Misalnya, di alun-alun kota atau taman, colonnade membantu menciptakan ruang semi-terbuka yang tetap terasa terpisah secara visual dari lingkungan sekitarnya.
2. Menambahkan Sentuhan Keanggunan
Tidak dapat disangkal bahwa colonnade adalah simbol keanggunan dalam arsitektur. Keindahan desain tiang-tiang yang diukir dengan detail, seperti pada gaya Doric, Ionic, atau Corinthian, memberikan kesan megah dan elegan. Colonnade sering ditemukan di bangunan seperti museum, universitas, atau gedung opera untuk menciptakan aura kemewahan dan prestise.
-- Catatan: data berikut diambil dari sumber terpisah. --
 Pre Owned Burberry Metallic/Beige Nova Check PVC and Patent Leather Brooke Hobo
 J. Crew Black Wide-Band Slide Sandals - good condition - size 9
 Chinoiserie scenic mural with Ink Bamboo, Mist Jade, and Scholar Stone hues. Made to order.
3. Memperkuat dan Memperkokoh Struktur
Selain fungsi dekoratif, colonnade juga memiliki peran struktural yang signifikan. Tiang-tiang ini membantu mendistribusikan beban atap atau struktur di atasnya, sehingga bangunan menjadi lebih kokoh dan stabil. Dalam konstruksi modern, meskipun bahan yang digunakan sudah lebih variatif, prinsip distribusi beban ini tetap relevan.
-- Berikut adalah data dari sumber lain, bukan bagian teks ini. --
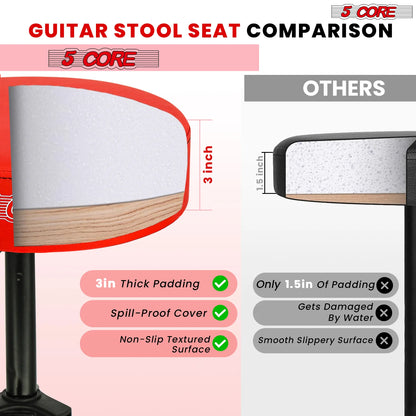 5Core Drum Throne Adjustable Guitar Stool 3" Padded Drummer Seat for Adults & Kids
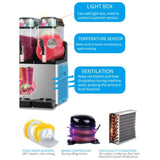 110V Commercial Slushy Machine 45L 3 Tank 1100W Stainless Steel Margarita Frozen Drink With Powerful W1676P146602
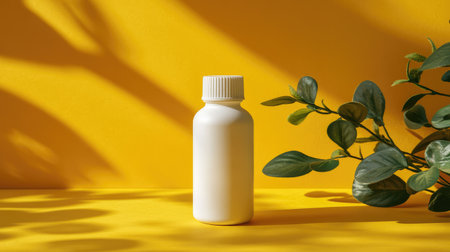 Close-up of a product like a bottle or jar with ample space to add e-commerce copy or promotions on the sideの素材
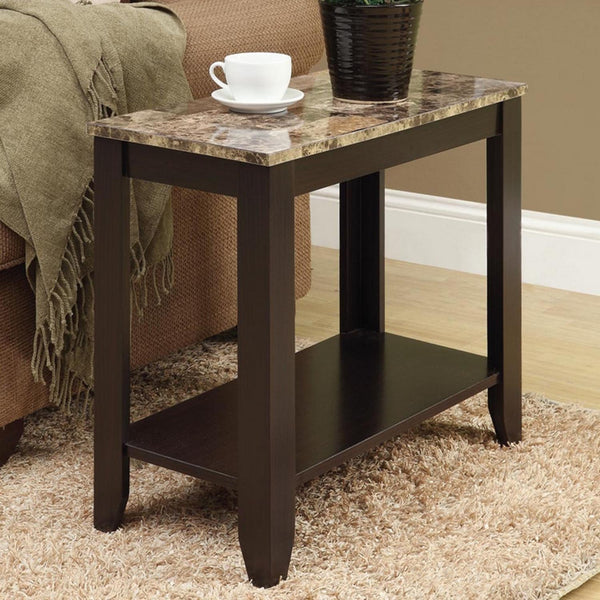 12" x 23.75" x 21.5" Cappuccino Particle Board Laminate Mdf Accent Table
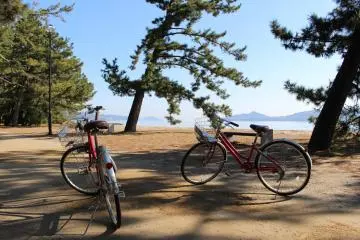Kyoto Highlight: Rental bicycle break half way along Amanohashidate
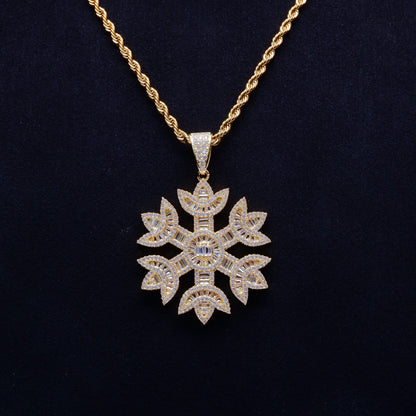 2020 18K Gold-Plated Baguette Iced Snowflake Pendant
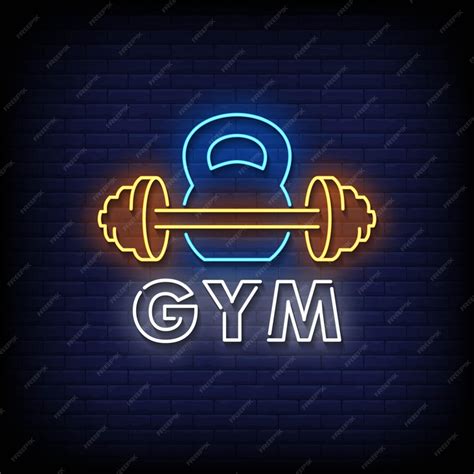 Premium Vector | Gym Neon Signs Style Text Vector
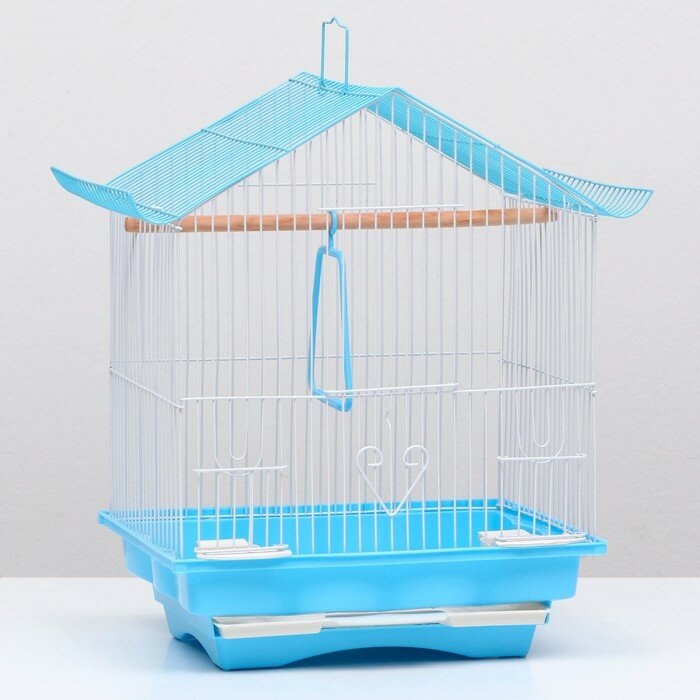 Клетка для птиц укомплектованная , голубая - фотография № 1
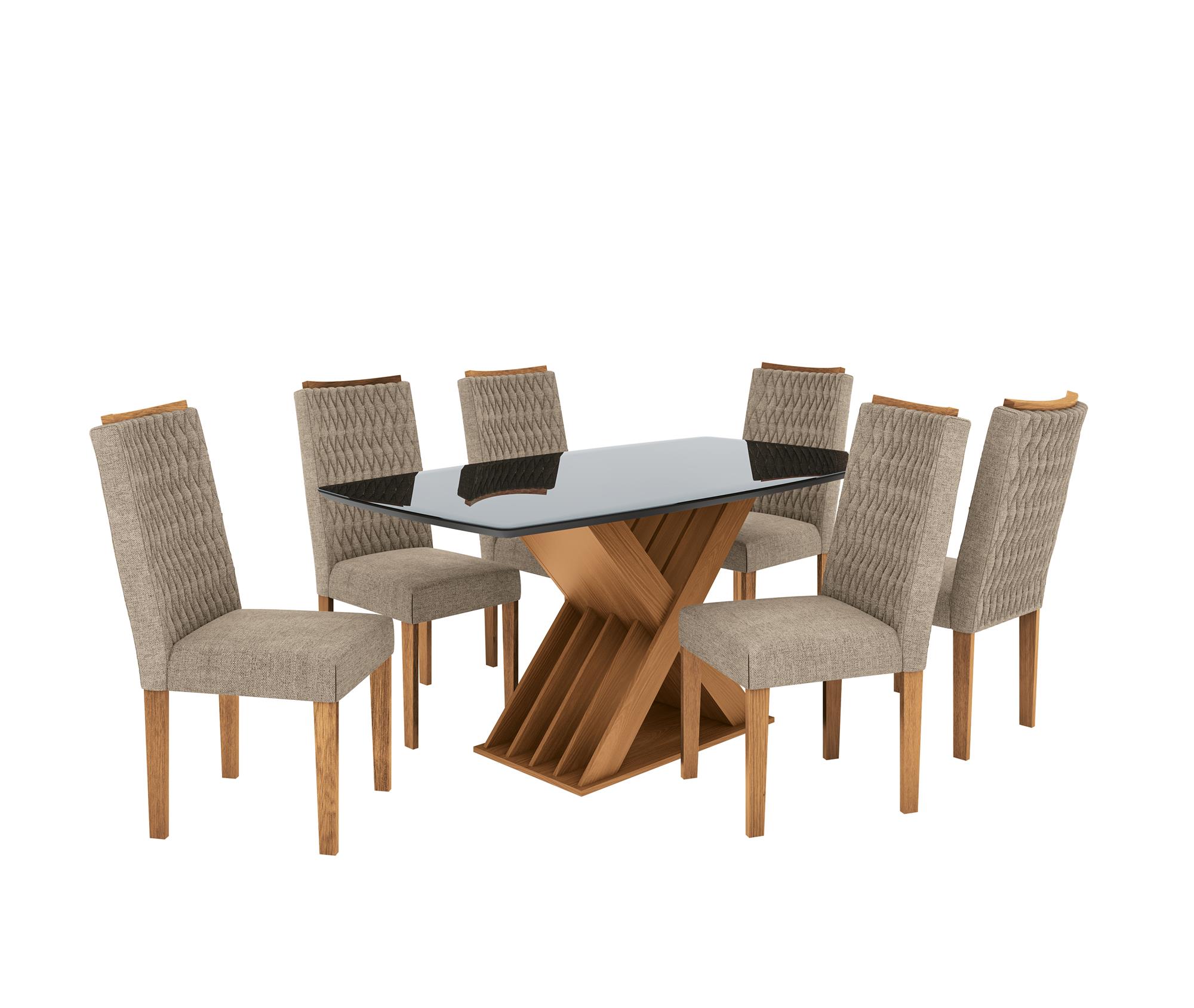 Conj Mesa Graviola c/ tampo e 6 Cadeiras Aura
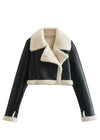 Veste en cuir à col en sherpa - manteau court zippé noir pour femmes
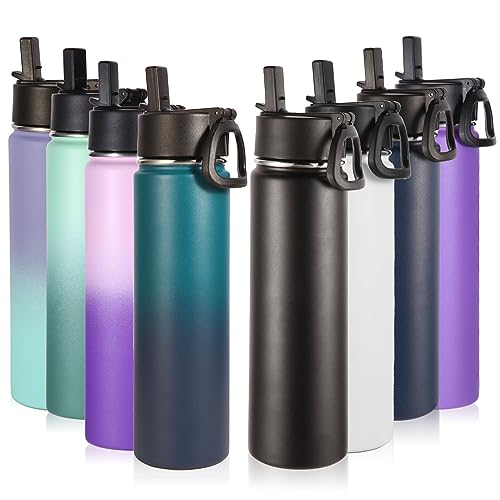 Volhoply 24oz Insulated Water Bottle With Straw Bulk 8 Pack,Metal Wide Mouth Water Bottles With Handle Keep Cold,Reusable Double Wall Cups,Powder Coated Sport Bottle For Holder(Eight Color,8 count)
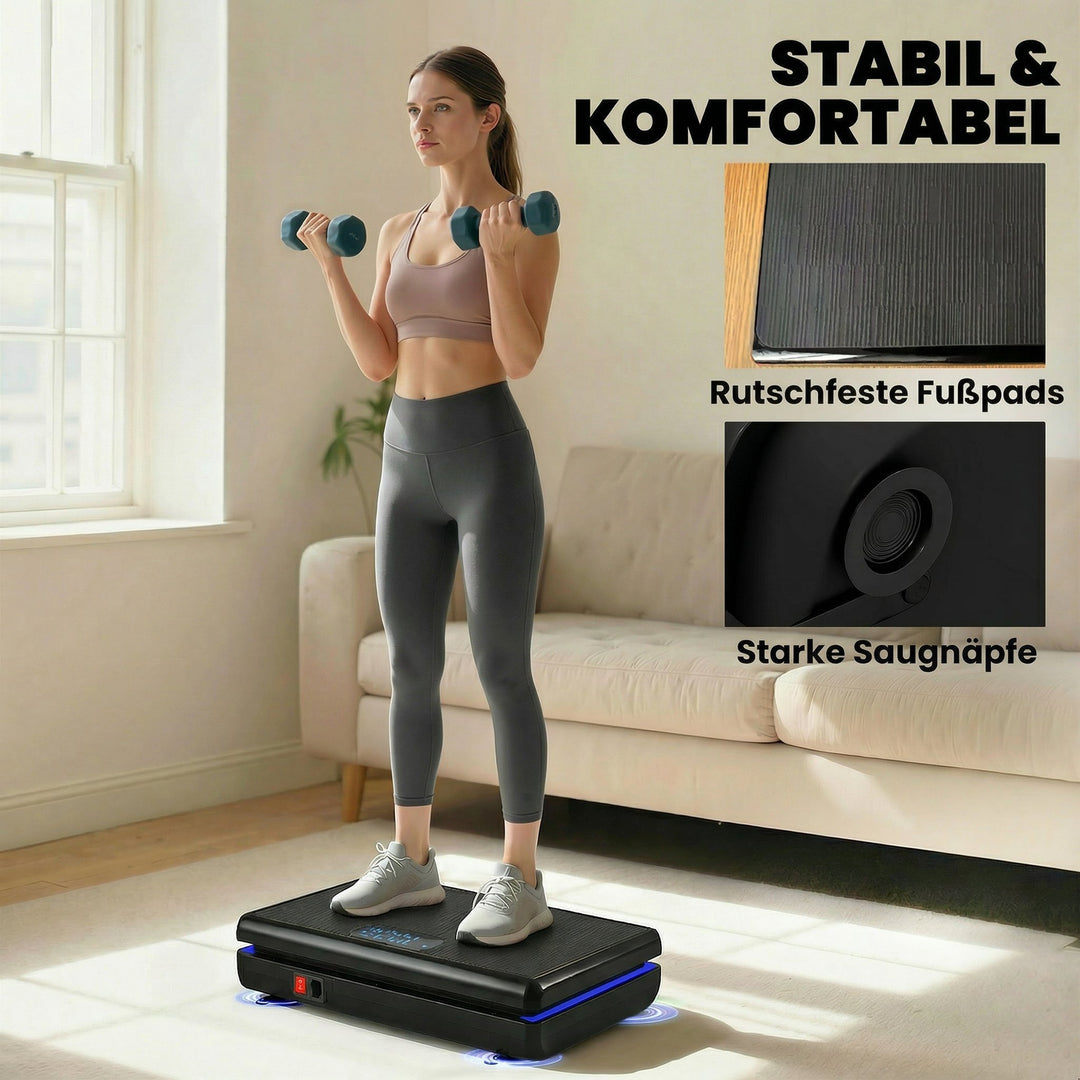 Vibrationsplade med 120 intensitetsniveauer, 5 forprogrammer, LED-lys, modstandsbånd, skridsikker overflade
4. Melindungi Jalur Pejalan Kaki
Colonnade kerap dirancang untuk memberikan perlindungan terhadap pejalan kaki dari hujan atau terik matahari. Dalam desain klasik, colonnade biasanya menghubungkan satu area dengan area lain, seperti pintu masuk utama dengan taman atau lapangan terbuka. Ini menciptakan jalur yang nyaman dan terlindungi.
5. Sebagai Simbol Kekuasaan dan Kemegahan
Bangunan-bangunan ikonik seperti kuil, istana, dan gedung pemerintahan sering kali dilengkapi colonnade dengan skala yang jauh lebih besar. Tiang-tiang yang megah dan dibuat dari bahan berkualitas tinggi, seperti marmer atau granit, mencerminkan kekuasaan dan kemegahan penguasa atau institusi yang menaunginya.
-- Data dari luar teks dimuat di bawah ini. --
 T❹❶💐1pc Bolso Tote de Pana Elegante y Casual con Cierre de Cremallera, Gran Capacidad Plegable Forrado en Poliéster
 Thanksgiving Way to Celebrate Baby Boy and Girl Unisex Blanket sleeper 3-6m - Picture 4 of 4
Contoh yang terkenal adalah Parthenon di Athena dan Gedung Capitol di Amerika Serikat, yang sama-sama menggunakan colonnade untuk menonjolkan otoritas dan nilai historis.
Itulah sekilas tentang sejarah colonnade, perkembangan material, hingga fungsinya dalam konstruksi bangunan. Elemen arsitektur klasik tersebut hingga kini tetap menjadi simbol kemewahan yang sarat akan makna.